-- START Task material --
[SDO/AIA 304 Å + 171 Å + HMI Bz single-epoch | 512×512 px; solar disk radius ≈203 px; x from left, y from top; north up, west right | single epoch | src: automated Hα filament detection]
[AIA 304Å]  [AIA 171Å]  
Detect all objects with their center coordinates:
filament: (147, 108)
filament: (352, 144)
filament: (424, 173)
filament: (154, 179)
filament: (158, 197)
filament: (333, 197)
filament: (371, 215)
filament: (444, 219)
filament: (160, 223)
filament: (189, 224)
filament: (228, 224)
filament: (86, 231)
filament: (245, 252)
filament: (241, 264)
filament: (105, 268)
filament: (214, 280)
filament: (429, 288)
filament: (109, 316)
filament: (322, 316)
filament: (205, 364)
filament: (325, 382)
-- END Task material --
-- START Task material --
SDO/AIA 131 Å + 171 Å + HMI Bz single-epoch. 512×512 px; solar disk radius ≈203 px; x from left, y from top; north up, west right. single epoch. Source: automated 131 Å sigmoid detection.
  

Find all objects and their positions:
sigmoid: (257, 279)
-- END Task material --
- Task prompt
Copy out the lines of the items above verbatim, starting with the line that contains "[SDO/AIA 304 Å" and going on through the line that contains "filament: (322, 316)", with both of those lines included.

- Task result
[SDO/AIA 304 Å + 171 Å + HMI Bz single-epoch | 512×512 px; solar disk radius ≈203 px; x from left, y from top; north up, west right | single epoch | src: automated Hα filament detection]
[AIA 304Å]  [AIA 171Å]  
Detect all objects with their center coordinates:
filament: (147, 108)
filament: (352, 144)
filament: (424, 173)
filament: (154, 179)
filament: (158, 197)
filament: (333, 197)
filament: (371, 215)
filament: (444, 219)
filament: (160, 223)
filament: (189, 224)
filament: (228, 224)
filament: (86, 231)
filament: (245, 252)
filament: (241, 264)
filament: (105, 268)
filament: (214, 280)
filament: (429, 288)
filament: (109, 316)
filament: (322, 316)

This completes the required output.